U.S. Acting Defense Secretary Pat Shanahan says the executive branch will nominate the Space Force chief of staff in “weeks, not months.”                                                                       

Speaking to reporters March 28 en route to Tampa, Florida, Shanahan said his team has a “good plan” for Space Force leadership and already has decided who the White House will nominate to helm the proposed sixth armed service.

Separately, President Donald Trump nominated Air Force Gen. John Raymond March 26 to lead U.S. Space Command (Spacecom) as the Pentagon shifts how it plans to fight in space. 

The new combatant command has not been formally established, but the president’s nomination to the Senate moves the process forward. The U.S. has not had Spacecom as a unified combatant command since 2002, when it was dissolved to make room for U.S. Northern Command.

Raymond currently is the head of Air Force Space Command at Peterson AFB in Colorado. Spacecom is considered complementary to the Space Force, which is proposed as a sixth military service residing under the Department of Air Force.

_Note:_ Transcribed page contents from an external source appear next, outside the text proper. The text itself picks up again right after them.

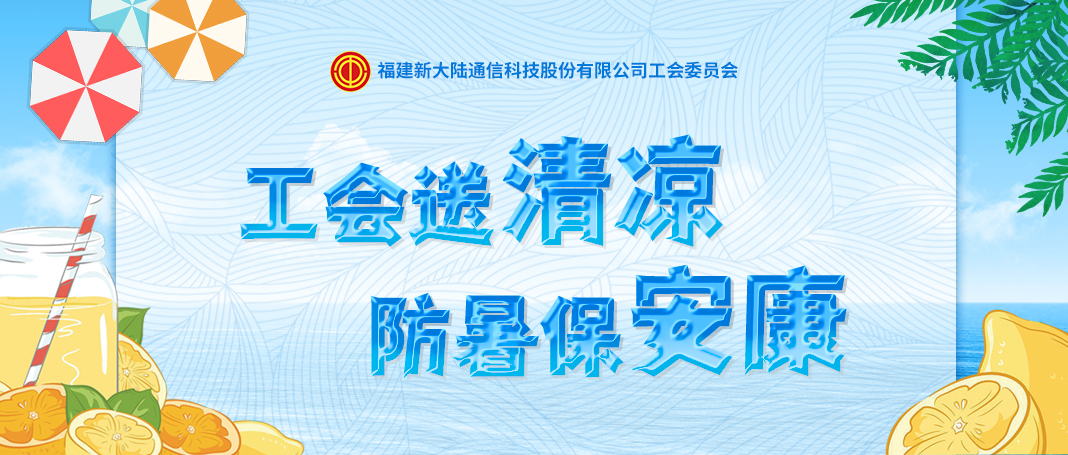 福建新大陆通信科技股份有限公司工会委员会

工会送清凉

防暑保安康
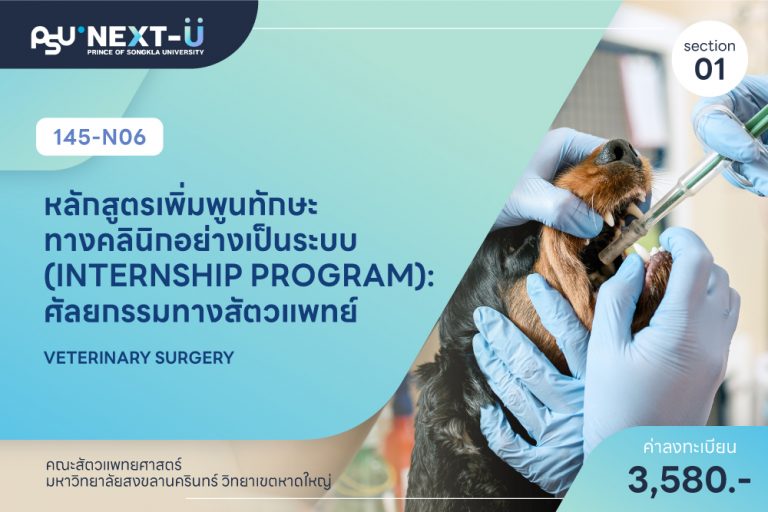 PSU NEXT-U
PRINCE OF SONGKLA UNIVERSITY

section
01

145-N06

หลักสูตรเพิ่มพูนทักษะทางคลินิกอย่างเป็นระบบ (INTERNSHIP PROGRAM): ศัลยกรรมทางสัตวแพทย์

VETERINARY SURGERY

คณะสัตวแพทยศาสตร์
มหาวิทยาลัยสงขลานครินทร์ วิทยาเขตหาดใหญ่

ค่าลงทะเบียน
3,580.-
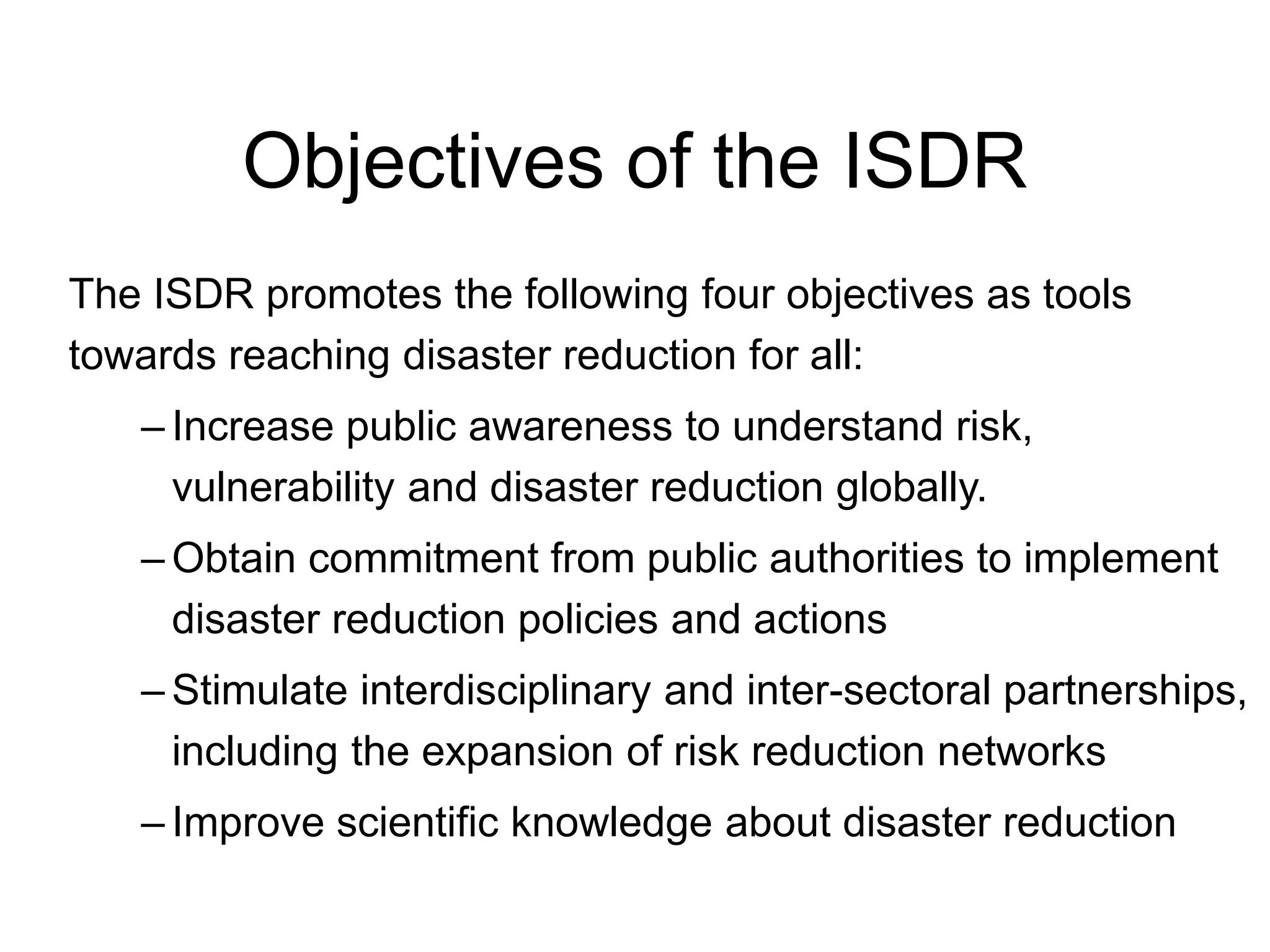 Objectives of the ISDR

The ISDR promotes the following four objectives as tools towards reaching disaster reduction for all:

– Increase public awareness to understand risk, vulnerability and disaster reduction globally.

– Obtain commitment from public authorities to implement disaster reduction policies and actions

– Stimulate interdisciplinary and inter-sectoral partnerships, including the expansion of risk reduction networks

– Improve scientific knowledge about disaster reduction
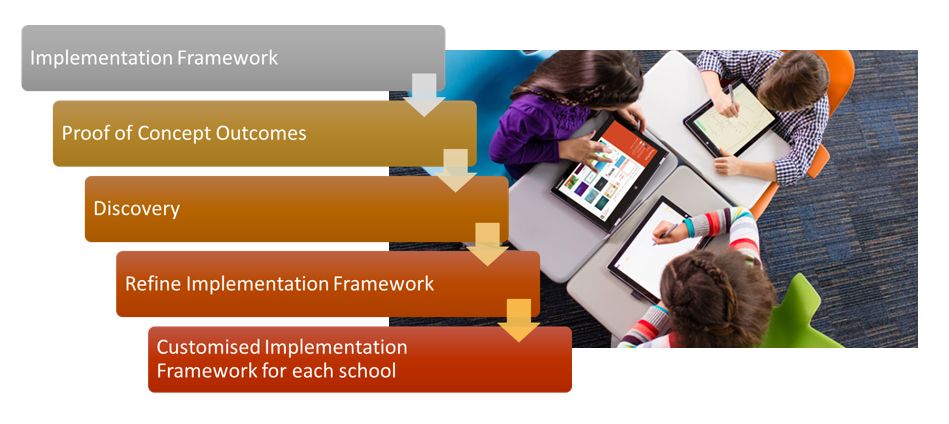 Implementation Framework

Proof of Concept Outcomes

Discovery

Refine Implementation Framework

Customised Implementation Framework for each school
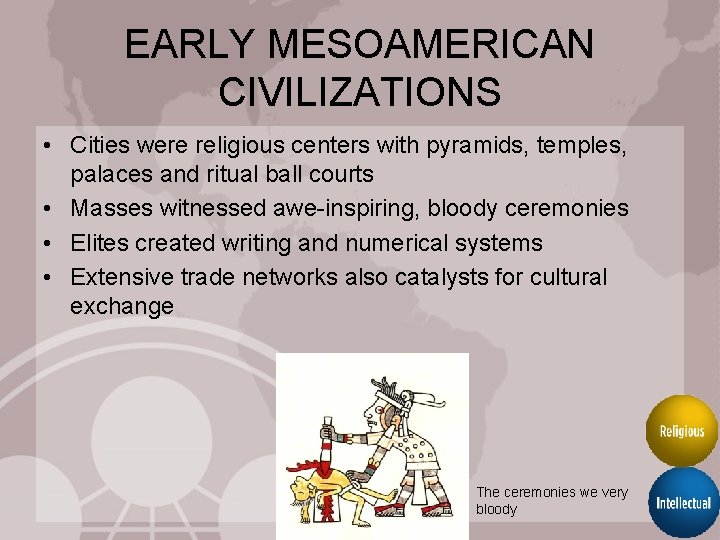 EARLY MESOAMERICAN CIVILIZATIONS

• Cities were religious centers with pyramids, temples, palaces and ritual ball courts
• Masses witnessed awe-inspiring, bloody ceremonies
• Elites created writing and numerical systems
• Extensive trade networks also catalysts for cultural exchange

The ceremonies we very bloody

Religious

Intellectual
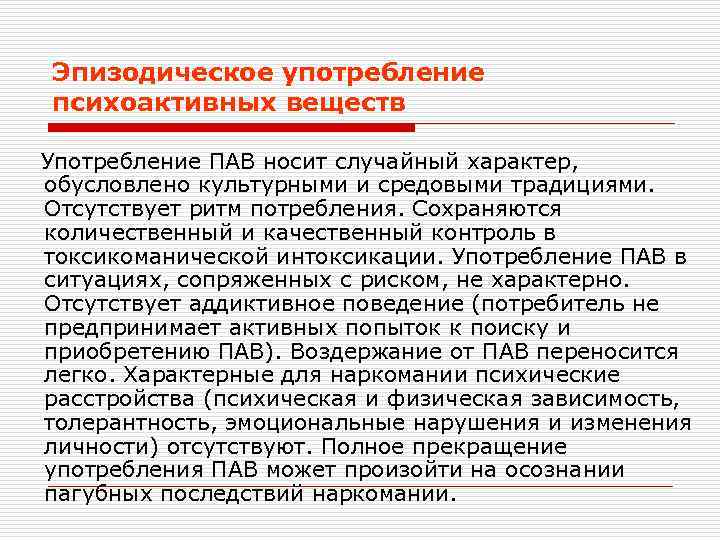 Эпизодическое употребление психоактивных веществ

Употребление ПАВ носит случайный характер, обусловлено культурными и средовыми традициями. Отсутствует ритм потребления. Сохраняются количественный и качественный контроль в токсикоманической интоксикации. Употребление ПАВ в ситуациях, сопряженных с риском, не характерно. Отсутствует аддиктивное поведение (потребитель не предпринимает активных попыток к поиску и приобретению ПАВ). Воздержание от ПАВ переносится легко. Характерные для наркомании психические расстройства (психическая и физическая зависимость, толерантность, эмоциональные нарушения и изменения личности) отсутствуют. Полное прекращение употребления ПАВ может произойти на осознании пагубных последствий наркомании.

House Armed Services Committee member Michael Waltz (R-Fla.) opposes a section of the 2019 National Defense Authorization Act that would establish a subordinate space command under U.S. Strategic Command. On March 13 he proposed alternate legislation that would allow for Spacecom to stand on its own as the unified combatant command for space.

In February, Waltz also led a bipartisan request urging the Pentagon to locate Spacecom headquarters in Florida.

Trump issued the directive to establish Spacecom on Dec. 18. The new unified combatant command will assume all space-related responsibilities previously assigned to U.S. Strategic Command. Spacecom will be responsible for Space Operations Forces, the directive reads.

There are more than 18,000 civilian military and personnel working in national security space operations.